**Aim of the exercise:** Make an exact reproduction of all the data.

**Collected data entries:**
==================================================

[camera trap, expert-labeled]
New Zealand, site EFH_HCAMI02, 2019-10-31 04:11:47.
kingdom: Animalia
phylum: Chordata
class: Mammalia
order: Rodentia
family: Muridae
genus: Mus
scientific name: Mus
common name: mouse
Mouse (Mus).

==================================================

**Exercise solution:**
[camera trap, expert-labeled]
New Zealand, site EFH_HCAMI02, 2019-10-31 04:11:47.
kingdom: Animalia
phylum: Chordata
class: Mammalia
order: Rodentia
family: Muridae
genus: Mus
scientific name: Mus
common name: mouse
Mouse (Mus).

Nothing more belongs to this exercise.